REQUIRED WORK: Could you give the lines again, starting at the one that has "As shown here, is" and running through the last line, with "sort" swapped for "rank" and nothing else changed?
+ + + + +
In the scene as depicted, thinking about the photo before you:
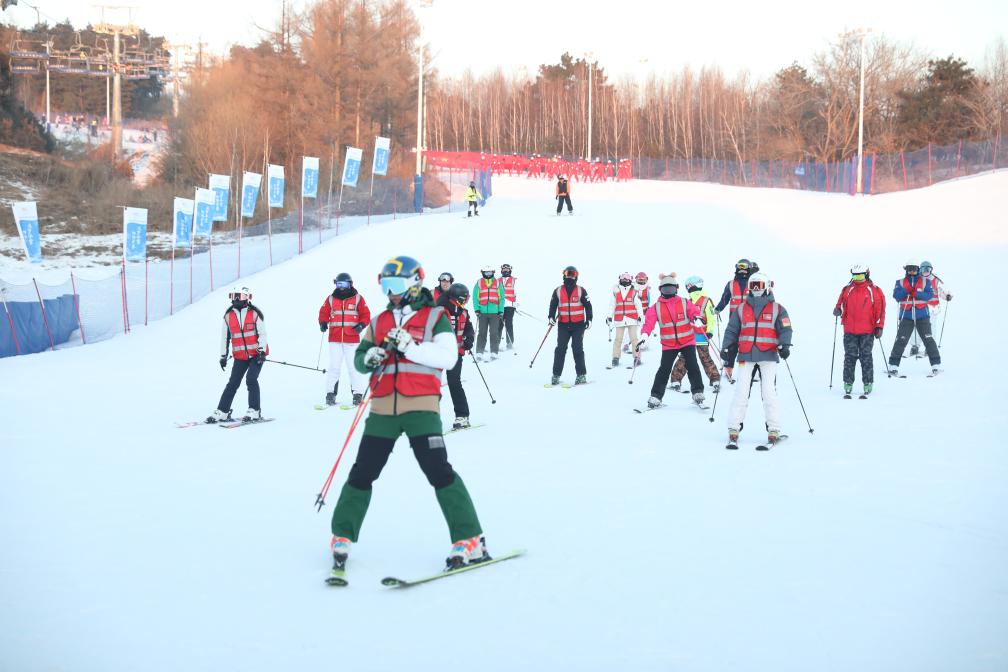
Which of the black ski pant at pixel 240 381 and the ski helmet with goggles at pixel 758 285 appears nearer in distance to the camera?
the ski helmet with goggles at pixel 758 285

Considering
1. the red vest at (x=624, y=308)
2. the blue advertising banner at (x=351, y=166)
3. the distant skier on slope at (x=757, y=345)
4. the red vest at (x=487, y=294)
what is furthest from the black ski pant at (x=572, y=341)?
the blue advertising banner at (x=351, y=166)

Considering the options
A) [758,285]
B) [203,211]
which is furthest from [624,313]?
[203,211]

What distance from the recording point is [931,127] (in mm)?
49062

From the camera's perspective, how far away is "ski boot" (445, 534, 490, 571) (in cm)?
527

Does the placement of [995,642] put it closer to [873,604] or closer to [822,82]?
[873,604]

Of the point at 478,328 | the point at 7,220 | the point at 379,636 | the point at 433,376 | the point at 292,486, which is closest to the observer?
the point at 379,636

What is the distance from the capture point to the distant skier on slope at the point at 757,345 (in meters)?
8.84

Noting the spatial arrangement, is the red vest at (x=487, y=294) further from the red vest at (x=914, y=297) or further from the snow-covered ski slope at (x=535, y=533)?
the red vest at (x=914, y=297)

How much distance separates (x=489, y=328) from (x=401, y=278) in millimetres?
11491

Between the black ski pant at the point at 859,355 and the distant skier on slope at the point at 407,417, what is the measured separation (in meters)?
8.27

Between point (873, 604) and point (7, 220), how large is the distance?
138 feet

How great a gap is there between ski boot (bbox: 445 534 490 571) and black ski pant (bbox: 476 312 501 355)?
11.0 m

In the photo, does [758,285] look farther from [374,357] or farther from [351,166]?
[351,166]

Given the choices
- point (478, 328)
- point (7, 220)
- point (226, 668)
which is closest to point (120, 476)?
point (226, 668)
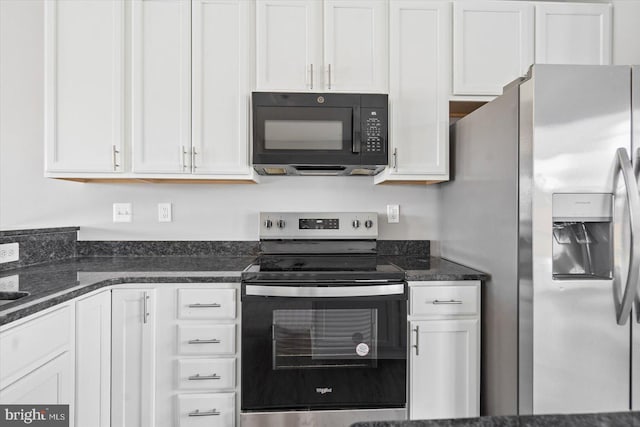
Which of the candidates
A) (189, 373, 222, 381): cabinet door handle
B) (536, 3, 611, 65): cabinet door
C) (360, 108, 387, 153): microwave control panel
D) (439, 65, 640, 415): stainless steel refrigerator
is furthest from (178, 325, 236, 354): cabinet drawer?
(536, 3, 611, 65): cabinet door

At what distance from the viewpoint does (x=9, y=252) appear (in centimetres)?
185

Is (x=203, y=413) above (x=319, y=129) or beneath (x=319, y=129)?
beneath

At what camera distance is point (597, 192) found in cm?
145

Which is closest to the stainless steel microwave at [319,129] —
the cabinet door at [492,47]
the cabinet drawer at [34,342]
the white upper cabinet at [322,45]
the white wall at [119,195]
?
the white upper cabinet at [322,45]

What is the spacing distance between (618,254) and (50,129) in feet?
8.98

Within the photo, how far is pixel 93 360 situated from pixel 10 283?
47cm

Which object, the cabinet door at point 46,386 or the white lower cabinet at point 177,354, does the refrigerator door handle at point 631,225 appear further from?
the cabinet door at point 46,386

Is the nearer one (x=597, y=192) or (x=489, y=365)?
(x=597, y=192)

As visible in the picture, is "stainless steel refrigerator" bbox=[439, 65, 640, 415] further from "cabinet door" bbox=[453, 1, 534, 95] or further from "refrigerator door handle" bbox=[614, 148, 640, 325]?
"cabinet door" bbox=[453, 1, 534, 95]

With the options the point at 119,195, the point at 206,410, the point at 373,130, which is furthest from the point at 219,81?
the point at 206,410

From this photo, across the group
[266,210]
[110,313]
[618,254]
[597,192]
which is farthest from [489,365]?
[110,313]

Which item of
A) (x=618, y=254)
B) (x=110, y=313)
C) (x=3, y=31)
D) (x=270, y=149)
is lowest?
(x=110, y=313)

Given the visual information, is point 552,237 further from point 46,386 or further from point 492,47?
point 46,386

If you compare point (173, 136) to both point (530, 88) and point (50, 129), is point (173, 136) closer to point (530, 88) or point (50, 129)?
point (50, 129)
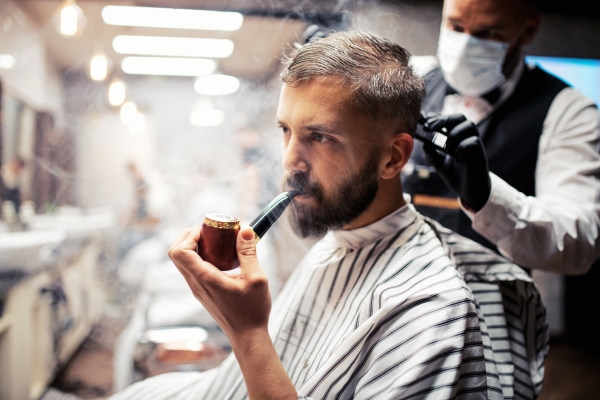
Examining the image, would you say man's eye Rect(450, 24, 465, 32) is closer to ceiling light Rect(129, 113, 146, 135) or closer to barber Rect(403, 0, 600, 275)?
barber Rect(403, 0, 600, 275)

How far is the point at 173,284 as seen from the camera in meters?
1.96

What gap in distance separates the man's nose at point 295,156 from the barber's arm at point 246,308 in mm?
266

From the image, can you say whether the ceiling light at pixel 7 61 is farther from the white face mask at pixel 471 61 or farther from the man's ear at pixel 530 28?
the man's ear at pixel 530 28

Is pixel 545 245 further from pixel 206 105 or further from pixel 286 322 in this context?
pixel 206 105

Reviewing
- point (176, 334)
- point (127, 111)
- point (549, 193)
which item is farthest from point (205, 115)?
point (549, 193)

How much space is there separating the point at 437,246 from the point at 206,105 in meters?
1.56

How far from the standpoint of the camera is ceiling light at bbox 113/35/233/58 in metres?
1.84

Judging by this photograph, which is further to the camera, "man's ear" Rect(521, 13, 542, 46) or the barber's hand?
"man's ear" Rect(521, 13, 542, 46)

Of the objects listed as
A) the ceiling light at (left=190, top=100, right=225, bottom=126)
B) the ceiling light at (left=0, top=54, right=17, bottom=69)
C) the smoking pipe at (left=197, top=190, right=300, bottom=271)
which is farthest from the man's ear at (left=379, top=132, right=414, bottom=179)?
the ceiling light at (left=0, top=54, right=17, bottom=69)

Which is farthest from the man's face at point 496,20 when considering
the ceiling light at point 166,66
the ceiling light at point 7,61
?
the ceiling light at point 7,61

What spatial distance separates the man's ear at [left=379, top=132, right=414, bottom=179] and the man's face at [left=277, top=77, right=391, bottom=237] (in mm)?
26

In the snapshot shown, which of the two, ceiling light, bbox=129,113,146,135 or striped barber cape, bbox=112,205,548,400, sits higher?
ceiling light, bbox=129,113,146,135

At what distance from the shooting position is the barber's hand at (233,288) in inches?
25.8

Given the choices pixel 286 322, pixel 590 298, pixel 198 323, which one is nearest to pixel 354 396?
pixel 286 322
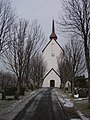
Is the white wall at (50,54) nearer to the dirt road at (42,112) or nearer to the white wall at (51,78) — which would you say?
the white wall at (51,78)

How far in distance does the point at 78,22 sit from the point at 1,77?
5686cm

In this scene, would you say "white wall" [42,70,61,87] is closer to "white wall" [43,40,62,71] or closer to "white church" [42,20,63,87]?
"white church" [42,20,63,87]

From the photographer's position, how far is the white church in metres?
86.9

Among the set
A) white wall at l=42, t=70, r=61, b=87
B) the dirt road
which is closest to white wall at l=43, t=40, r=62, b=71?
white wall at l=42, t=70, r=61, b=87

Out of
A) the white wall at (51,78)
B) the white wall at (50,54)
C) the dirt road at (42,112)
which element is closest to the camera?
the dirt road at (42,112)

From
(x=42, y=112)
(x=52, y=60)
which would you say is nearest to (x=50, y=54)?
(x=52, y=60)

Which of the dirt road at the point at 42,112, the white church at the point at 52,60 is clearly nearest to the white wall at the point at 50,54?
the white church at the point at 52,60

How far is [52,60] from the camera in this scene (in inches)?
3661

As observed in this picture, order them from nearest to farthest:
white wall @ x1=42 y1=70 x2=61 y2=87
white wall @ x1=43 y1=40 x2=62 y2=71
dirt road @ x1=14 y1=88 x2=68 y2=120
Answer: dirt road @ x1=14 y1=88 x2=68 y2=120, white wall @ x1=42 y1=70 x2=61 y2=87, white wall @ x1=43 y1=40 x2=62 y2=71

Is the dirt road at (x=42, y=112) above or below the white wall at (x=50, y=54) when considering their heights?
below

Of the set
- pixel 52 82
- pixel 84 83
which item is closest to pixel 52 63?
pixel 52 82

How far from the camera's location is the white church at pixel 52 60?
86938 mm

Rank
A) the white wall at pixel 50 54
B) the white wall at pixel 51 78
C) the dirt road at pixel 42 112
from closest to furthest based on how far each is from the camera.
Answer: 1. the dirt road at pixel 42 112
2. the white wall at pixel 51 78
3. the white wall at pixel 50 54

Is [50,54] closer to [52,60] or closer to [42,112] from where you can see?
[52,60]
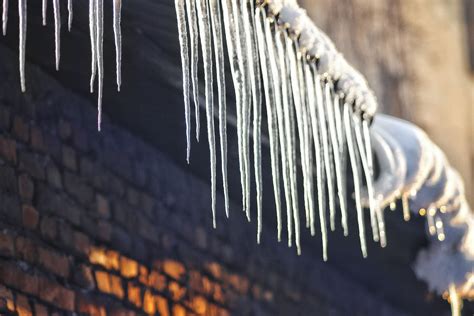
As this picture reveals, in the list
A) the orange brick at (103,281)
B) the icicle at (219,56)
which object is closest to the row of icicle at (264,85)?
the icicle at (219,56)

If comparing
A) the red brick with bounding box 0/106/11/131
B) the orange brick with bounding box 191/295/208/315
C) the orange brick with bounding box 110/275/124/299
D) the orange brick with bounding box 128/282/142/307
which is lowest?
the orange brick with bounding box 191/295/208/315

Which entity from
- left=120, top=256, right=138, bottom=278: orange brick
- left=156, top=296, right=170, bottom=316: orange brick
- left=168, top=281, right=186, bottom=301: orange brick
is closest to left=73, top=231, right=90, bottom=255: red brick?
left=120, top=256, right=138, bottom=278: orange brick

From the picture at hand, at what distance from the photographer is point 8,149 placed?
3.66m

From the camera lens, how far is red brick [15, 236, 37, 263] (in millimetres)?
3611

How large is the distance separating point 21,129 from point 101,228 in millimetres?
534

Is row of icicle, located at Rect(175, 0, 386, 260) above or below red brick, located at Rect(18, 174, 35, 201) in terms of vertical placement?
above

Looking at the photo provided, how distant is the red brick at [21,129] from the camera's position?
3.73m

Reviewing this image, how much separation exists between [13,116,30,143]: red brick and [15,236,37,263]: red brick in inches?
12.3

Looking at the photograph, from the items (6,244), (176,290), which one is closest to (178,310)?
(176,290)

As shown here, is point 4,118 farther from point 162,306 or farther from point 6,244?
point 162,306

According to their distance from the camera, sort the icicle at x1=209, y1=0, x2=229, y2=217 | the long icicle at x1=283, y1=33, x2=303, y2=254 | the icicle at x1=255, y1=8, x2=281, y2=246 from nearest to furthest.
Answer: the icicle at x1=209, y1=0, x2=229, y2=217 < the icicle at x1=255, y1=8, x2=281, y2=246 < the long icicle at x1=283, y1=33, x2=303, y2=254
+ + + + +
FINISHED EXERCISE:
As shown here, is point 4,118 farther from point 162,306 or farther from point 6,244?
point 162,306

According to their distance from the camera, rank the icicle at x1=209, y1=0, x2=229, y2=217 | the long icicle at x1=283, y1=33, x2=303, y2=254 | the icicle at x1=255, y1=8, x2=281, y2=246 from nearest to furthest.
Answer: the icicle at x1=209, y1=0, x2=229, y2=217 < the icicle at x1=255, y1=8, x2=281, y2=246 < the long icicle at x1=283, y1=33, x2=303, y2=254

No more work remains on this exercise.